■ **Exercises to complete**
- A) In the passage on teaching with clickers, what do Charlotte and Deborah say happens when a CAT is adapted to work with clickers?
- B) Name every person the passage on teaching with clickers mentions.
- C) Go on with the passage on teaching with clickers, starting right after its last sentence.

## begin Document section

This clicker serves much the same purpose as a “traditional” one-sentence summary, in part because it’s a “multiple mark” style of question, asking students to identify not one, but two things wrong with the given summary.  If your clicker system allows actual multiple-mark questions, allowing students to select as many incorrect elements as they wish, the question becomes even more complex–and thus closer in usage to the one-sentence summary described by Angelo and Cross.

Charlotte and Deborah make a few very good points about modifying CATs to work with clickers.  They note that doing so “tends to down-grade the complexity” of the CAT itself.  With the one-sentence summary, for instance, you lose the ability to see what surprising things students might say in their constructed sentences.  However, Charlotte and Deborah point out that class discussion of the clicker question can restore that complexity.  As they write, “Instructors often get the most out of clickers when they are used to prompt discussion,” which is a point I always make when I talk about teaching with clickers.

Here’s one more great example along those lines.  Instead of asking students to write down the “muddiest point” of a lecture at the end of class, Charlotte and Deborah suggest in their handout the following:

List potential topics on slide and include an “other” option. Ask students to indicate the topic with which they had the most difficulty. If a significant proportion of the class selects “other”, probe the class to identify other “muddy” issues.

## end Document section
## begin Data extract

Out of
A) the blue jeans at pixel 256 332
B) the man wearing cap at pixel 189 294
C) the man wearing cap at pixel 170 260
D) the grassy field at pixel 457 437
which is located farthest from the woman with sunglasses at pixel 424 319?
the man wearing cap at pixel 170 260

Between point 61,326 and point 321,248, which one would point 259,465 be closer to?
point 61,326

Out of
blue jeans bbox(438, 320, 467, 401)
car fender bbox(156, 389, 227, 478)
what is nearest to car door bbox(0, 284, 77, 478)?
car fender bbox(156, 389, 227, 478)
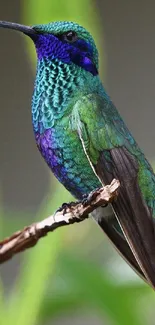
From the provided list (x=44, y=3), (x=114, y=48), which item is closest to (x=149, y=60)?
(x=114, y=48)

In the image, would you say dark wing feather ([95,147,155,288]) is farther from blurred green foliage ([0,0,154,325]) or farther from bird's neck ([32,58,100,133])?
blurred green foliage ([0,0,154,325])

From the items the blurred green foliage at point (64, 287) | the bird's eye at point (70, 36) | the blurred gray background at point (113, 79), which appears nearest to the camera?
the bird's eye at point (70, 36)

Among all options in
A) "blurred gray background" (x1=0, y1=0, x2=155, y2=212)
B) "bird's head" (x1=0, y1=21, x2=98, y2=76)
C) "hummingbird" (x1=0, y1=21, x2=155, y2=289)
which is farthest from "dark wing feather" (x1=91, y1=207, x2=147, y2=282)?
"blurred gray background" (x1=0, y1=0, x2=155, y2=212)

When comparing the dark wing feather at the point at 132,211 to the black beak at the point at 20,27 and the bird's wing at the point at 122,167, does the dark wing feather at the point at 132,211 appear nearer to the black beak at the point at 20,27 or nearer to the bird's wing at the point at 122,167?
the bird's wing at the point at 122,167

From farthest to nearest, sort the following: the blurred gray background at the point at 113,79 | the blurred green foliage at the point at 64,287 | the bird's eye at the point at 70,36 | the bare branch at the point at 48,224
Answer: the blurred gray background at the point at 113,79, the blurred green foliage at the point at 64,287, the bird's eye at the point at 70,36, the bare branch at the point at 48,224

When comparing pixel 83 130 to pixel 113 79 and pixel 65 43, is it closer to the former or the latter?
pixel 65 43

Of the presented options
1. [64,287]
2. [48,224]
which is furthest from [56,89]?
[64,287]

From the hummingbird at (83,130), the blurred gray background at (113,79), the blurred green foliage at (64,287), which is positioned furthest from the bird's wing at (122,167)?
the blurred gray background at (113,79)

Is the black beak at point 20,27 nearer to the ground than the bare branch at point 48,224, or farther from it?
farther from it
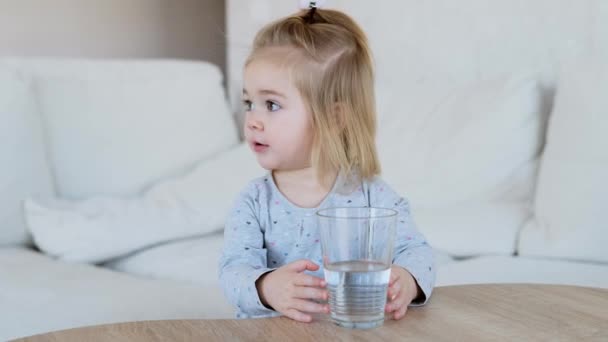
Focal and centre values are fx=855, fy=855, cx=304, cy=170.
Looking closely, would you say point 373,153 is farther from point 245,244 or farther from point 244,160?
point 244,160

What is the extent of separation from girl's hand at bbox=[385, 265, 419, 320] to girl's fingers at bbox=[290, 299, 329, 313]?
7 centimetres

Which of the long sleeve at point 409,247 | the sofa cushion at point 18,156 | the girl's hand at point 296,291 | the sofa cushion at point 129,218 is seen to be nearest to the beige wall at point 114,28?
the sofa cushion at point 18,156

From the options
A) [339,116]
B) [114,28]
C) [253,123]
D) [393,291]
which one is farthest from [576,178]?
[114,28]

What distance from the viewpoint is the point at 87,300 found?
157cm

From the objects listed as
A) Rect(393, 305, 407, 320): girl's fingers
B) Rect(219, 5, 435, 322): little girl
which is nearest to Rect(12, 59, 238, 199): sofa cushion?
Rect(219, 5, 435, 322): little girl

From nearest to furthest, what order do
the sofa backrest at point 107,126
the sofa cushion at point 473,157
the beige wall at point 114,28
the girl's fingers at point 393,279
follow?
the girl's fingers at point 393,279, the sofa cushion at point 473,157, the sofa backrest at point 107,126, the beige wall at point 114,28

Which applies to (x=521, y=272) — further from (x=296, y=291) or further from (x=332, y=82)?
(x=296, y=291)

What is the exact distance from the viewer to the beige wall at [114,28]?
328 cm

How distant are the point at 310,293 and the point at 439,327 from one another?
13cm

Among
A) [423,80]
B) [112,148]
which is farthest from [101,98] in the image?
[423,80]

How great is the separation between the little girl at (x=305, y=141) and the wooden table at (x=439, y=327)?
0.18m

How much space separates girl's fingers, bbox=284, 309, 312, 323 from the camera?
838mm

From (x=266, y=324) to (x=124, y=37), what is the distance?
2.90 meters

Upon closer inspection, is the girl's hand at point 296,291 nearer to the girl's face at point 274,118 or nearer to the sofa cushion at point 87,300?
the girl's face at point 274,118
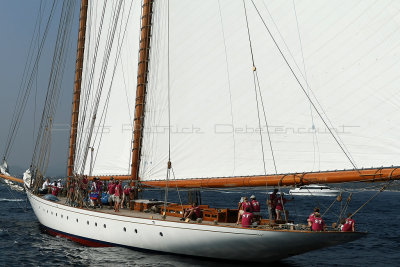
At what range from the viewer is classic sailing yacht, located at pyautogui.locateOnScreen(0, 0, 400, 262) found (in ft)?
49.7

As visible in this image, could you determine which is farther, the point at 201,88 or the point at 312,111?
the point at 201,88

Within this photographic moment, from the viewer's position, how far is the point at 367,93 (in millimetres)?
15031

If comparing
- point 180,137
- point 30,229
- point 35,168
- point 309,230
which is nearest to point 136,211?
point 180,137

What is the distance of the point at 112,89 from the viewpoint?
29438mm

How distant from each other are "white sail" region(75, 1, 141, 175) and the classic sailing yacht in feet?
11.0

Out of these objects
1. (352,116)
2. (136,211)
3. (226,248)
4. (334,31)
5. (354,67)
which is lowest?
(226,248)

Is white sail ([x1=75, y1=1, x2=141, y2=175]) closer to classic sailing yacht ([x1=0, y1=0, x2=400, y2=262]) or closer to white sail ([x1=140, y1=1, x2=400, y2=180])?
classic sailing yacht ([x1=0, y1=0, x2=400, y2=262])

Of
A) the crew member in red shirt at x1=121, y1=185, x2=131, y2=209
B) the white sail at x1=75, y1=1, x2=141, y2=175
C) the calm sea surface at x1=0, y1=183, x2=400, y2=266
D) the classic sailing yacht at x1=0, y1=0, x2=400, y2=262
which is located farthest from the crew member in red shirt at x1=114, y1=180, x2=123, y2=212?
the white sail at x1=75, y1=1, x2=141, y2=175

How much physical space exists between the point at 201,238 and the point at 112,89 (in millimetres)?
15381

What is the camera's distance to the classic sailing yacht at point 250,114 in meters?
15.1

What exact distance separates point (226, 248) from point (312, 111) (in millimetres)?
6604

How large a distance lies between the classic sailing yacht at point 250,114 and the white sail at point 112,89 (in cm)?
335

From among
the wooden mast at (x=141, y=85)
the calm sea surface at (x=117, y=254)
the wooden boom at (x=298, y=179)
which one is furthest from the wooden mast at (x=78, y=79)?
the wooden boom at (x=298, y=179)

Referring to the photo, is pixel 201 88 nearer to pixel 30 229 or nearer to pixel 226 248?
pixel 226 248
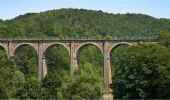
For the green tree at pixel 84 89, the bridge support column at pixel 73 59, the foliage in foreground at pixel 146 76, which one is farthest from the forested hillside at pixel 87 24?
the foliage in foreground at pixel 146 76

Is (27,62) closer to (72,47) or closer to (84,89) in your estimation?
(72,47)

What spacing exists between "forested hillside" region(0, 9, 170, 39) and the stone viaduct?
3907 cm

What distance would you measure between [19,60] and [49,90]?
141 feet

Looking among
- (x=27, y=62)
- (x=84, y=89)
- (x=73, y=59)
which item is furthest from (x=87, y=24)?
(x=84, y=89)

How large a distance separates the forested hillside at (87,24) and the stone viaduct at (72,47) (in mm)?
39069

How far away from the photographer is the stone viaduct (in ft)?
276

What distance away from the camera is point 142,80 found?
51.4m

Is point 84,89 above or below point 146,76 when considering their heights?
below

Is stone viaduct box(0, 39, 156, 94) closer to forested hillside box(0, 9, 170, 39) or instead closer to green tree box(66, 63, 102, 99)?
green tree box(66, 63, 102, 99)

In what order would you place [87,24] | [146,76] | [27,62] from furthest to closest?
[87,24]
[27,62]
[146,76]

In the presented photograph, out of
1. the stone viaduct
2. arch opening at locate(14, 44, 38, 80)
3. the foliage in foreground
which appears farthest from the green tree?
arch opening at locate(14, 44, 38, 80)

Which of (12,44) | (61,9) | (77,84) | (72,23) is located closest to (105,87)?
(12,44)

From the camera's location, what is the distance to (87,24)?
525 feet

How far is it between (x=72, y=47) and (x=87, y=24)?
72.8 meters
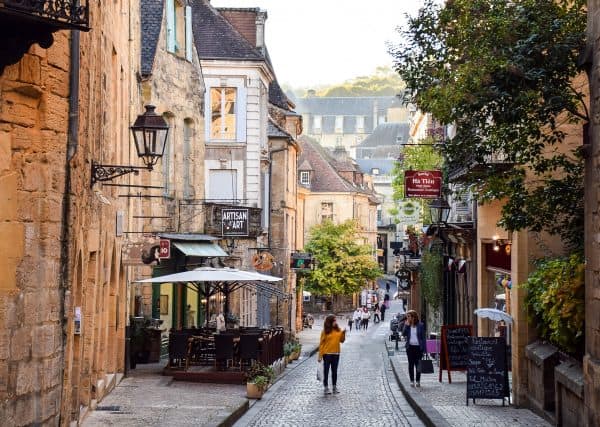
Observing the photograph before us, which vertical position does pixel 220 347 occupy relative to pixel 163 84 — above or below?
below

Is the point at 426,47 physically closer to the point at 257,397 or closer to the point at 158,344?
the point at 257,397

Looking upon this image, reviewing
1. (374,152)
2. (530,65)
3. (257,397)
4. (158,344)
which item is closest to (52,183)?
(530,65)

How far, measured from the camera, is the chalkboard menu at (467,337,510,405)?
19812 mm

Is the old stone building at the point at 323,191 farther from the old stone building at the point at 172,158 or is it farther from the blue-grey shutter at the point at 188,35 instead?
the blue-grey shutter at the point at 188,35

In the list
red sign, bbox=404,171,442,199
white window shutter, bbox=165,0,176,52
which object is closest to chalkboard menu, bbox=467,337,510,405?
red sign, bbox=404,171,442,199

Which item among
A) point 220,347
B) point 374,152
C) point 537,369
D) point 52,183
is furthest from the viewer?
point 374,152

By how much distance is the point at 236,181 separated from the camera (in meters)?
44.8

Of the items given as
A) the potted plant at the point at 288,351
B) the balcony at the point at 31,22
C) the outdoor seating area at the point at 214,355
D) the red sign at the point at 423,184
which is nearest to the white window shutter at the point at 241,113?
the potted plant at the point at 288,351

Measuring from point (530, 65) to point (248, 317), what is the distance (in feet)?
98.0

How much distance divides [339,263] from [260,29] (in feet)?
101

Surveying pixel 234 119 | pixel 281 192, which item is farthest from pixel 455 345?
pixel 281 192

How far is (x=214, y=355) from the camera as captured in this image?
25.2m

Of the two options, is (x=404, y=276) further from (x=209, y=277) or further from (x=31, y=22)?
(x=31, y=22)

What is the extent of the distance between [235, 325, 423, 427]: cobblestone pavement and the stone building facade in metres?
5.42
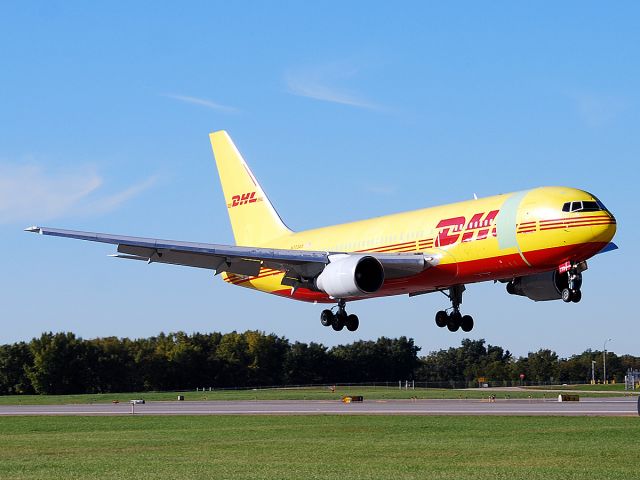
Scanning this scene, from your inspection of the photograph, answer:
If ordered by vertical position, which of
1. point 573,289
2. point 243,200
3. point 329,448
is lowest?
point 329,448

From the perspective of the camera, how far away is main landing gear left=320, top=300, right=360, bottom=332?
204 feet

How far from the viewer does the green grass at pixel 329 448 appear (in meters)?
35.7

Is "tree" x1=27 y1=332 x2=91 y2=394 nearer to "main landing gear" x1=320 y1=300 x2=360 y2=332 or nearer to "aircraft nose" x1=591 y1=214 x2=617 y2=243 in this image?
"main landing gear" x1=320 y1=300 x2=360 y2=332

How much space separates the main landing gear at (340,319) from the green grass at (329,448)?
16.4 ft

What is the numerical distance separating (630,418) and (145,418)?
92.8ft

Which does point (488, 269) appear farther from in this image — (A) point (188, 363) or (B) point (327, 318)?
(A) point (188, 363)

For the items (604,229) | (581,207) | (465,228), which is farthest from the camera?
(465,228)

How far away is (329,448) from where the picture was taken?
44031 mm

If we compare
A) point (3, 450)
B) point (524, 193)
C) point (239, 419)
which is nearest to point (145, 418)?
point (239, 419)

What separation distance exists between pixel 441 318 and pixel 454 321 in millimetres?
769

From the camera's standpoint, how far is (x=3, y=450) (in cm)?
4756

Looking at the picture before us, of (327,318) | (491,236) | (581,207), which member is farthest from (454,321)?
(581,207)

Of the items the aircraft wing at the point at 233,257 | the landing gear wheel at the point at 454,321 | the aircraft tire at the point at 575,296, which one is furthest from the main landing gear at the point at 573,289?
the landing gear wheel at the point at 454,321

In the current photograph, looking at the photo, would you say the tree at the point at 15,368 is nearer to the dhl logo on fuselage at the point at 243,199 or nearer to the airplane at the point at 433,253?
the dhl logo on fuselage at the point at 243,199
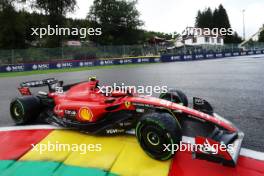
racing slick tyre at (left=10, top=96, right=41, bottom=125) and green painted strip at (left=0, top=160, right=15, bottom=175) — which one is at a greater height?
racing slick tyre at (left=10, top=96, right=41, bottom=125)

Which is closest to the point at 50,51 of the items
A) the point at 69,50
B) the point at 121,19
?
the point at 69,50

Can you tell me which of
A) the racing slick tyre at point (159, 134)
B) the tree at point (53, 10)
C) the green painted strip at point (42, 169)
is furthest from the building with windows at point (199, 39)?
the green painted strip at point (42, 169)

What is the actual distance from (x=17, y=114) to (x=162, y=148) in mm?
3292

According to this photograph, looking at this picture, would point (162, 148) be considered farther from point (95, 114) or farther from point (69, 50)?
point (69, 50)

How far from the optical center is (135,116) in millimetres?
4387

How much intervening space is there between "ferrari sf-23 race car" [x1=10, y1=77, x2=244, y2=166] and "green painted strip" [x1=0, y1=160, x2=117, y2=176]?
77 centimetres

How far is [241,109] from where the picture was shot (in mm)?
6168

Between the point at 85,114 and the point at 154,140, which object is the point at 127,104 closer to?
the point at 85,114

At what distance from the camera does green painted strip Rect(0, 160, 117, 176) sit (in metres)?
3.48
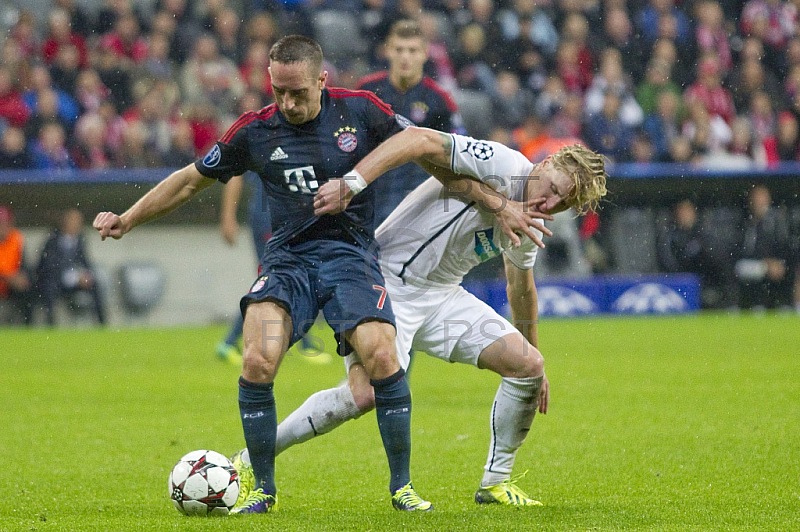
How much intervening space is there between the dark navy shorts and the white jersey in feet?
0.90

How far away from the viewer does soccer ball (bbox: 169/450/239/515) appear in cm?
416

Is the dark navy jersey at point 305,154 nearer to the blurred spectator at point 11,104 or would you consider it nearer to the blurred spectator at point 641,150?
the blurred spectator at point 11,104

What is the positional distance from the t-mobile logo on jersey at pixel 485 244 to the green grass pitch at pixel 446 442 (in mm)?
1040

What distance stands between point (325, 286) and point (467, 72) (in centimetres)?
1123

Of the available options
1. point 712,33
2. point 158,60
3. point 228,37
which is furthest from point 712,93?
point 158,60

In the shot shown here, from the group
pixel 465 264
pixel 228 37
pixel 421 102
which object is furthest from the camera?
pixel 228 37

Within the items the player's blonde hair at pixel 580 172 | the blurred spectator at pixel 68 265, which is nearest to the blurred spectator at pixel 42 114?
the blurred spectator at pixel 68 265

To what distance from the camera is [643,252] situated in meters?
14.3

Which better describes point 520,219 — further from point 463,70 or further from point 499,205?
point 463,70

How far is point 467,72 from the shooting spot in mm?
15234

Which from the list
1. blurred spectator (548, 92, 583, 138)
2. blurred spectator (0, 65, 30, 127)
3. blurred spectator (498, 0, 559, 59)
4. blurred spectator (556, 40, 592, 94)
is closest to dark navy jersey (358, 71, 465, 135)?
blurred spectator (0, 65, 30, 127)

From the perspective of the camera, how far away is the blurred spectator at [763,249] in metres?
Answer: 14.3

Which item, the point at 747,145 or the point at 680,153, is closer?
the point at 680,153

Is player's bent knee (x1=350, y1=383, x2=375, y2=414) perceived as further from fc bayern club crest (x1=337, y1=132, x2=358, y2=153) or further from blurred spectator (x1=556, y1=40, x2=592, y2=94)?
blurred spectator (x1=556, y1=40, x2=592, y2=94)
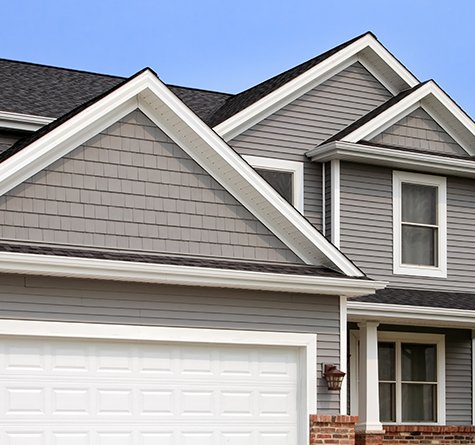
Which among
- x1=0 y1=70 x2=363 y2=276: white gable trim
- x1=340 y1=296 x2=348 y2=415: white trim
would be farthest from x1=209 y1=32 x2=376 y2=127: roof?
x1=340 y1=296 x2=348 y2=415: white trim

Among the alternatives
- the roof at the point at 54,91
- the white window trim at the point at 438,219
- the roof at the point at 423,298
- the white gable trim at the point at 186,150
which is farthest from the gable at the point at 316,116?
the white gable trim at the point at 186,150

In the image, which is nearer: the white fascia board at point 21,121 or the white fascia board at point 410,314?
the white fascia board at point 410,314

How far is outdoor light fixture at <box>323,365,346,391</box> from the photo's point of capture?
15.1 metres

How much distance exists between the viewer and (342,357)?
15.4 metres

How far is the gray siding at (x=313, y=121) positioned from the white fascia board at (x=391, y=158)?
410 mm

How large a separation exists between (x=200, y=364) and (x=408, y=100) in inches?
332

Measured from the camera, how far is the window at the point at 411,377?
20672 mm

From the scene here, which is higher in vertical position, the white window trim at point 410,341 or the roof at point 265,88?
the roof at point 265,88

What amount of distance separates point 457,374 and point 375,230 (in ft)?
11.0

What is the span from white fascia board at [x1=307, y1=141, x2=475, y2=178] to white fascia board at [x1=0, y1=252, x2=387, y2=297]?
4.92m

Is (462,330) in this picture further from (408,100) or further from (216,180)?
(216,180)

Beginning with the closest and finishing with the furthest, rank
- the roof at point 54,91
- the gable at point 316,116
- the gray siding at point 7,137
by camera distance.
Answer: the gray siding at point 7,137 → the gable at point 316,116 → the roof at point 54,91

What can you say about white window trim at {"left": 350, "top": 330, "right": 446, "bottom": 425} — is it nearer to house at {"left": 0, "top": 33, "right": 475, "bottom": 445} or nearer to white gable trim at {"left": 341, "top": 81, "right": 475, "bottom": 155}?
house at {"left": 0, "top": 33, "right": 475, "bottom": 445}

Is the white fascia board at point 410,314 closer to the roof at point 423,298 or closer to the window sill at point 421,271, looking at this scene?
the roof at point 423,298
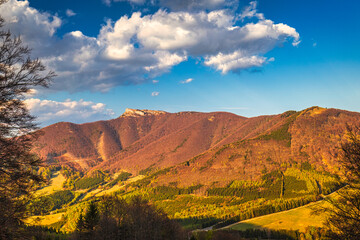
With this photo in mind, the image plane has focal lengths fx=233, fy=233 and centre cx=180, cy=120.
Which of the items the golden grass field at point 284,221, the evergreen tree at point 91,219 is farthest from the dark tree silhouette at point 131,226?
the golden grass field at point 284,221

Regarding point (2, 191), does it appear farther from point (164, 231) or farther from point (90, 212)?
point (164, 231)

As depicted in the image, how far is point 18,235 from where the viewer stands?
12734mm

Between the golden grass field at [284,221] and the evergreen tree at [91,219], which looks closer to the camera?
the evergreen tree at [91,219]

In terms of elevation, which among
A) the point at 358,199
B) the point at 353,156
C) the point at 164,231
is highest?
the point at 353,156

## end Data extract

■ **Answers below**
- A) Adapting it tends to down-grade the complexity of the CAT itself.

- B) Charlotte, Deborah, Angelo, Cross

- C)
For other ideas on adapting CATs for use with clickers, take a look at their handout.  The Angelo and Cross CATs book is well-known in some educational circles (not so much in others, unfortunately), and Charlotte and Deborah’s work serves as a nice introduction to teaching with clickers for those familiar with the book.  Conversely, those already teaching with clickers are likely to find a few new ideas for using them as they explore the CATs framework.

Maybe this is obvious to others, but I hadn’t thought of this particular use of numeric-response clicker questions, shared with me by a humanities professor recently: In a class that deals with history, ask students to identify the year in which a particular event happened using a numeric-response clicker question.

This question type is typically used in math and science classes to have students respond with their answers to open-ended computational questions, but it can just as easily be used in a humanities class to have students respond with dates (e.g. 1776, 2010).  Sure, one could ask students to respond to a multiple-choice date question, but the free-response format might surface some wrong answers you wouldn’t predict.

This kind of question isn’t limited to events, of course.  You could also ask students to identify the year a piece of literature was written or an artwork was created.  This type of question need not be a factual recall question, either.  You could present to students a piece of art, for instance, they haven’t likely seen before and ask them to analyze the artwork and estimate when it was created.

Some classroom response systems allow you to set a range for the correct answer to a numeric-response question.  With that feature, you could give students a little wiggle room in their answers (“To within 5 years, in what year did X occur?”) or have them respond to the nearest decade.

(By the way, I’ve just signed up for the twitterfeed service, so a tweet about this post should automatically appear in my Twitter stream in the next hour.  Fingers crossed!)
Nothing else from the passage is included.